WHAT YOU NEED TO DO → Repeat word for word the stretch of the insurance comparison article below from "How it Works" through "you pass away.".

DOCUMENT EXTRACT →
_ _ _ _ _
What Is The Difference Between Critical Illness Insurance and Life Insurance?

Critical illness insurance and life insurance are two different types of policies that can provide your family with protection in the event of a serious illness or death. While they have some similarities, there are also some crucial differences between critical illness insurance and life insurance.

In this article, we'll discuss the main differences between critical illness insurance and life insurance. We'll also help you understand how to choose the right policy based on your individual needs. So, let’s dive in!

Life Insurance Basics

How it Works

Life insurance is a contract between you and an insurance company that guarantees coverage in exchange for timely paid premiums. Your named beneficiary (usually a spouse, parent, or child) receives a death benefit from your life insurance policy when you pass away.

To get the benefit, your beneficiary needs to file a claim with the insurance company and provide the necessary documents. The insurance company may require the death certificate of the policyholder, the policy document, and a claim form.

When the insurance company receives all the documents, your beneficiary will be paid the death benefit.

Cost of Life Insurance

Many factors affect the cost of your insurance, and each factor can have a significant impact. Your age, health, family medical records, gender, lifestyle, hobbies, job, and credit are all factors that insurance companies consider when determining your premiums. The final price is also affected by factors such as the type of insurance you select and the amount of coverage you require.
_ _ _ _ _
DATA TO EXAMINE →
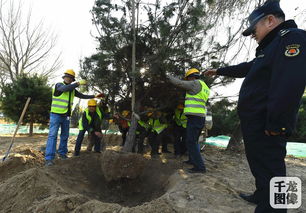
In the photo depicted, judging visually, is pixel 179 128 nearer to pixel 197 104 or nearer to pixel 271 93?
pixel 197 104

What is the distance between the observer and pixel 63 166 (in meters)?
3.55

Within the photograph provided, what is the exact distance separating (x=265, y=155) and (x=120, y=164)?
212cm

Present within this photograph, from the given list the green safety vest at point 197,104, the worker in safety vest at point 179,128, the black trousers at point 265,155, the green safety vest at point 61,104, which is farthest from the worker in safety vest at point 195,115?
the green safety vest at point 61,104

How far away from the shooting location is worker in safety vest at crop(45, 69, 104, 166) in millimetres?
3920

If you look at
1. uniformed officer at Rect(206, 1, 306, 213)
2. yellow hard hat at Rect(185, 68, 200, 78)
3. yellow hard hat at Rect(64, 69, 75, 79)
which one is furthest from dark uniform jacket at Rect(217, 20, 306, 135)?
yellow hard hat at Rect(64, 69, 75, 79)

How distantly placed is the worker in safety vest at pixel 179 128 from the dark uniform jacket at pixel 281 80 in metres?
2.96

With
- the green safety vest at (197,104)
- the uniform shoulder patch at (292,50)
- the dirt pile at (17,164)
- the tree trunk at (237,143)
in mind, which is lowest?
the dirt pile at (17,164)

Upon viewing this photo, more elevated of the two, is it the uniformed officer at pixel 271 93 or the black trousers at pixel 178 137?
the uniformed officer at pixel 271 93

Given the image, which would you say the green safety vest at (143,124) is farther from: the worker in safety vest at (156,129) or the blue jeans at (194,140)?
the blue jeans at (194,140)

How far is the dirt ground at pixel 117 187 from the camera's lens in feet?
7.26

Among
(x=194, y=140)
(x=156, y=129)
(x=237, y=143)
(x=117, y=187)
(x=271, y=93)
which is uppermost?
(x=271, y=93)

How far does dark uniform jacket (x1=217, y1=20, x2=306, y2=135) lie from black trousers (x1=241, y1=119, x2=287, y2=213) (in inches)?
4.6

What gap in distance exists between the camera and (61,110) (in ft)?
13.4

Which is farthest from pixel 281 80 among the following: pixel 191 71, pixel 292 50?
pixel 191 71
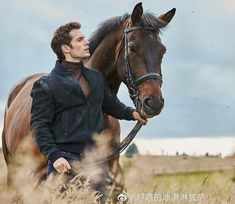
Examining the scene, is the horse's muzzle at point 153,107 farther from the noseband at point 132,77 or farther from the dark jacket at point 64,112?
the dark jacket at point 64,112

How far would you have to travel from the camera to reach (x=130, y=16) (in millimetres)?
7219

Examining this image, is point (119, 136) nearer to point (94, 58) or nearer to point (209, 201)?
point (94, 58)

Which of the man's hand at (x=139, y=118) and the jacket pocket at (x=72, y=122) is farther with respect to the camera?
the man's hand at (x=139, y=118)

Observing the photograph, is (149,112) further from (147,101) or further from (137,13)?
(137,13)

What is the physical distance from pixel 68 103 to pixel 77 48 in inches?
17.3

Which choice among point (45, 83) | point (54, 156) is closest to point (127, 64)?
point (45, 83)

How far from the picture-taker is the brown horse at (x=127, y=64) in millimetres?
6262

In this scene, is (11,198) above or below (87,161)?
_ _ _ _ _
TASK RESPONSE →
How it Works

Life insurance is a contract between you and an insurance company that guarantees coverage in exchange for timely paid premiums. Your named beneficiary (usually a spouse, parent, or child) receives a death benefit from your life insurance policy when you pass away.